Android phones were affected by a bug which allowed hackers to transfer malware through NFC beaming. Google patched this Android bug last month but devices are still at risk as NFC beaming is turned on by default.
Android phones which have NFC enabled use this to transfer large files with the Android Beam file transfer feature. Android Beam will automatically copy files when two NFC-enabled devices are in close proximity. Although enabled by default, this feature notifies users of the files being copied on their smartphones.
Android Beam lets users copy APK files as well but with the usual Google prompt of installing apps from unknown sources. Users are warned of the APK file transfer along with the unknown sources alert. This bug however bypassed the warning message and showed only the normal notification for transferring files.

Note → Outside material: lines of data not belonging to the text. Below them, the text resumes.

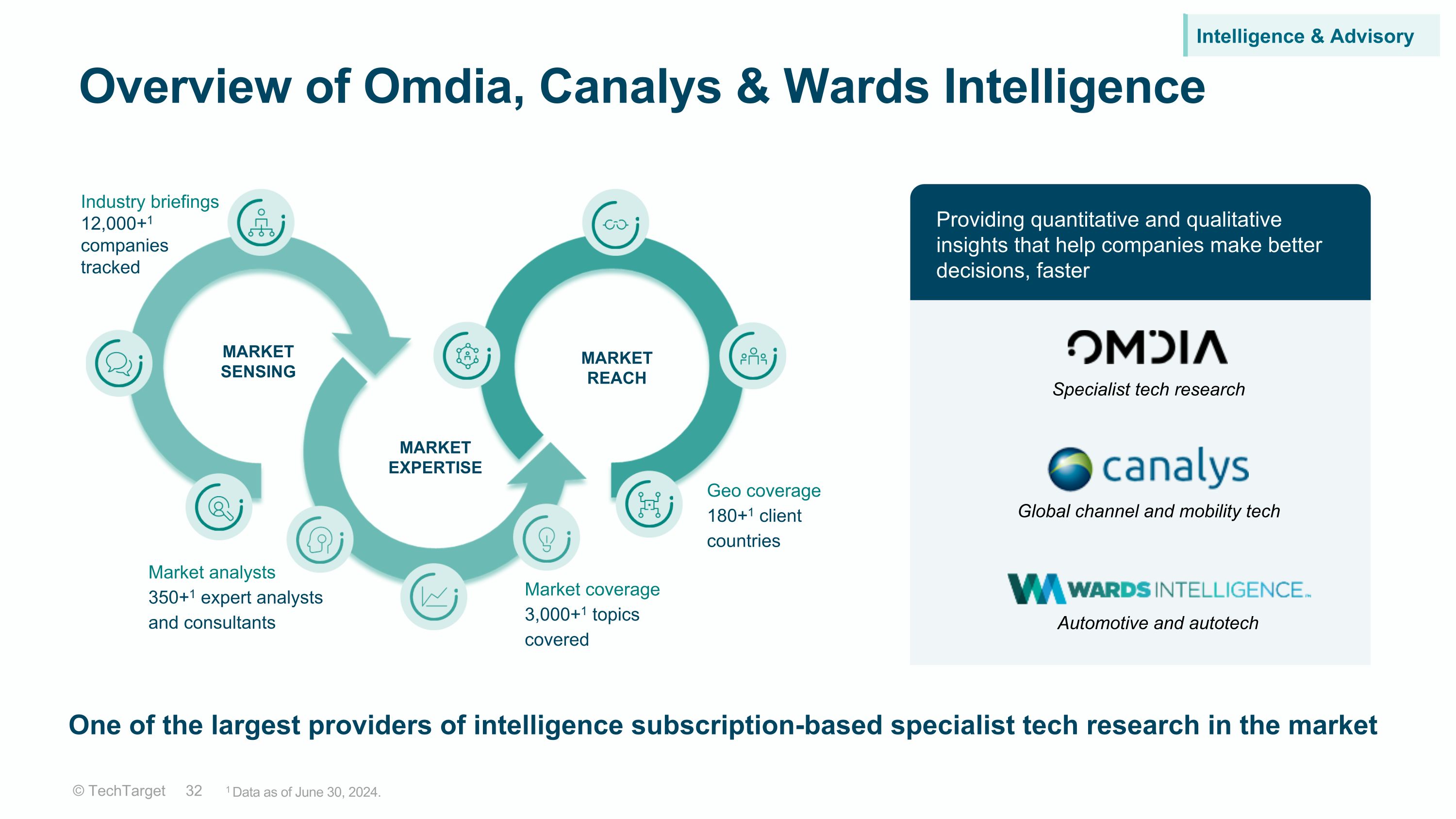 Intelligence & Advisory

Overview of Omdia, Canalys & Wards Intelligence

Industry briefings
12,000+$^1$ companies tracked

MARKET SENSING

MARKET EXPERTISE

MARKET REACH

Market analysts
350+$^1$ expert analysts and consultants

Market coverage
3,000+$^1$ topics covered

Geo coverage
180+$^1$ client countries

Providing quantitative and qualitative insights that help companies make better decisions, faster

OMDIA
Specialist tech research

canalys
Global channel and mobility tech

WARDS INTELLIGENCE
Automotive and autotech

One of the largest providers of intelligence subscription-based specialist tech research in the market

© TechTarget 32 $^1$ Data as of June 30, 2024.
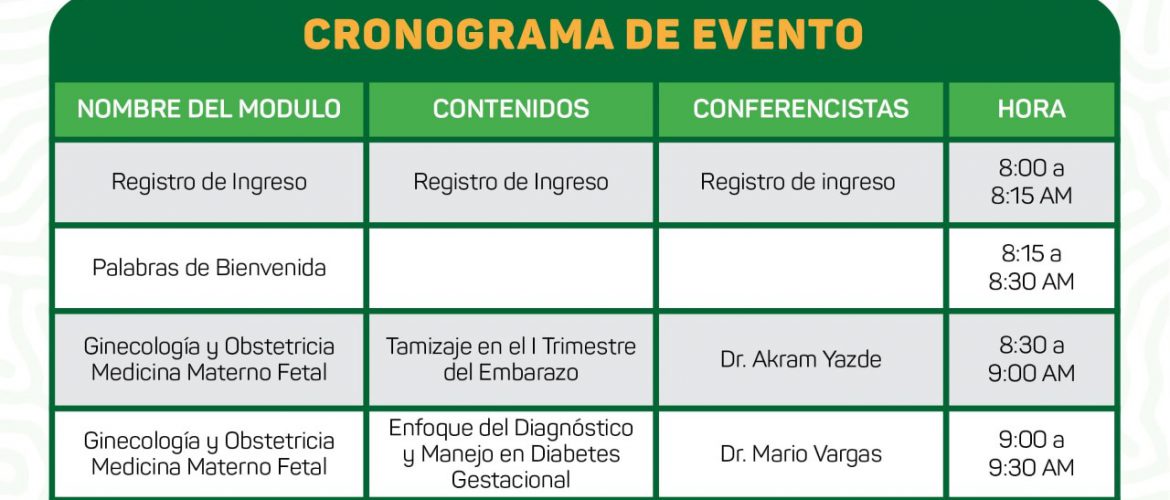 CRONOGRAMA DE EVENTO

| NOMBRE DEL MODULO | CONTENIDOS | CONFERENCISTAS | HORA |
|---|---|---|---|
| Registro de Ingreso | Registro de Ingreso | Registro de ingreso | 8:00 a 8:15 AM |
| Palabras de Bienvenida | | | 8:15 a 8:30 AM |
| Ginecología y Obstetricia Medicina Materno Fetal | Tamizaje en el I Trimestre del Embarazo | Dr. Akram Yazde | 8:30 a 9:00 AM |
| Ginecología y Obstetricia Medicina Materno Fetal | Enfoque del Diagnóstico y Manejo en Diabetes Gestacional | Dr. Mario Vargas | 9:00 a 9:30 AM |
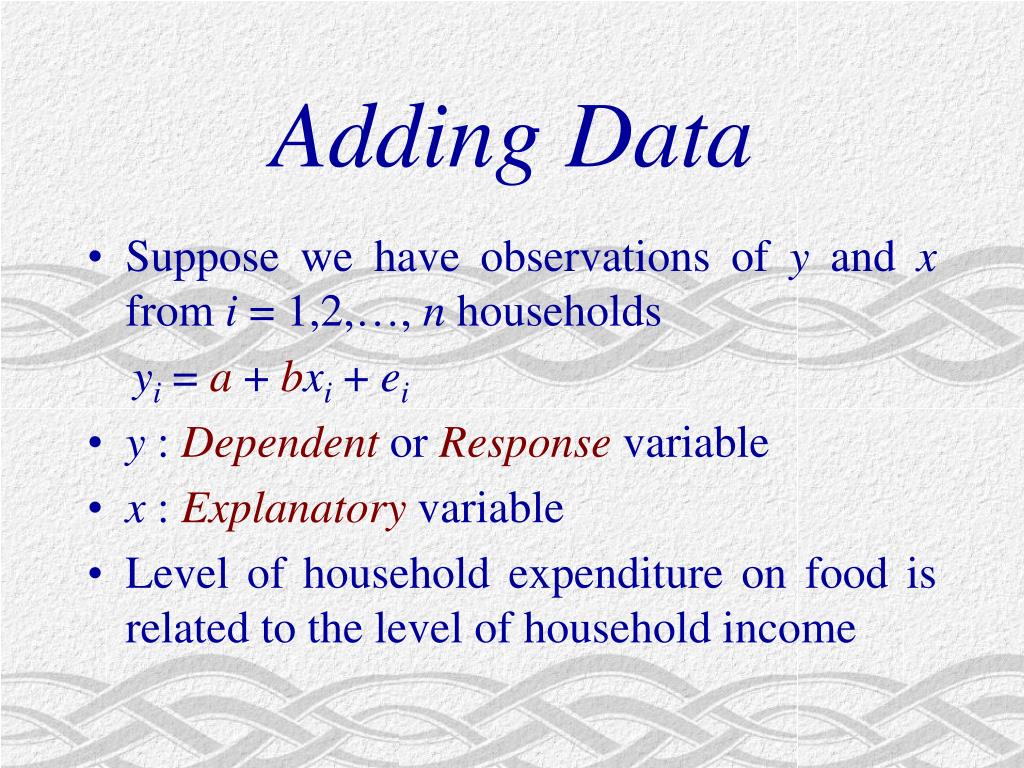 Adding Data

• Suppose we have observations of $y$ and $x$ from $i = 1,2,\ldots, n$ households

$y_i = a + bx_i + e_i$

• $y$ : Dependent or Response variable

• $x$ : Explanatory variable

• Level of household expenditure on food is related to the level of household income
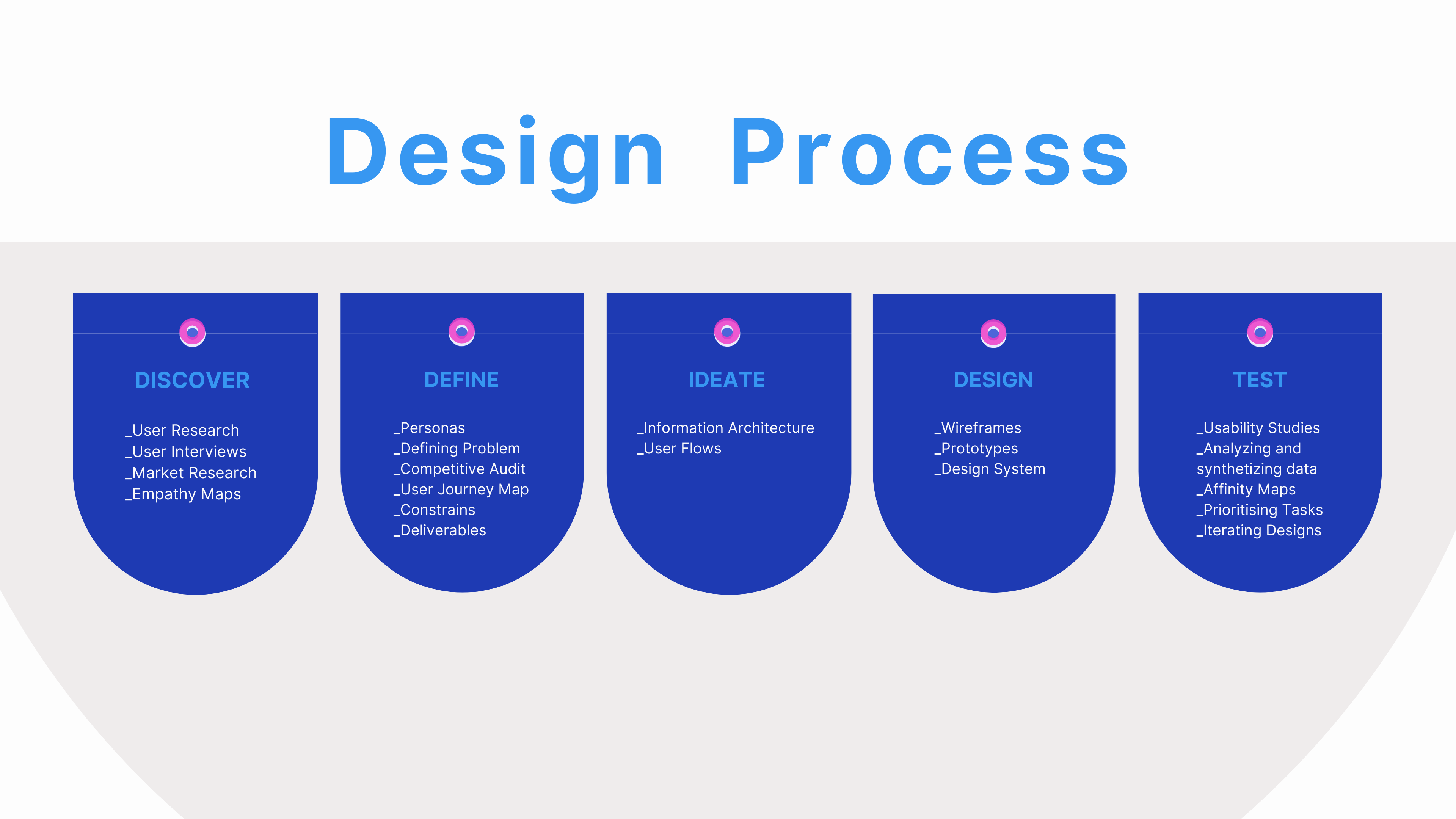 Design Process

DISCOVER

_User Research
_User Interviews
_Market Research
_Empathy Maps

DEFINE

_Personas
_Defining Problem
_Competitive Audit
_User Journey Map
_Constrains
_Deliverables

IDEATE

_Information Architecture
_User Flows

DESIGN

_Wireframes
_Prototypes
_Design System

TEST

_Usability Studies
_Analyzing and synthetizing data
_Affinity Maps
_Prioritising Tasks
_Iterating Designs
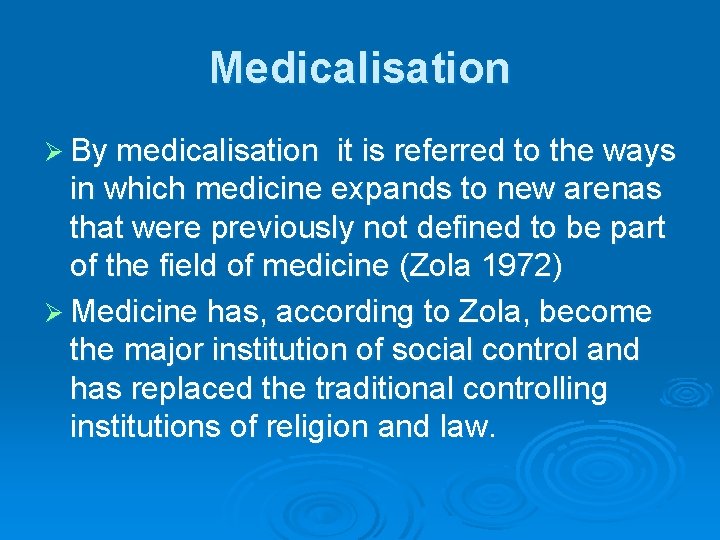 Medicalisation

➢ By medicalisation it is referred to the ways in which medicine expands to new arenas that were previously not defined to be part of the field of medicine (Zola 1972)

➢ Medicine has, according to Zola, become the major institution of social control and has replaced the traditional controlling institutions of religion and law.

Discovered by security researcher Y. Shafranovich (via ZDNet), this bug affected devices running on Android 8 Oreo and above.
Google lists this CVE-2019-2173 vulnerability as the most severe one in its October 2019 security update. Google explains that this vulnerability “could enable a local malicious application to bypass user interaction requirements in order to gain access to additional permissions”.
Google has patched this bug with the October 2019 security update. Users who have an NFC-enabled device should download and install the latest security update. While Google usually rolls out security updates for Pixel devices, other brands also roll out their own versions of security updates. If you haven’t received the security update you can turn off Android Beam under NFC on your phone.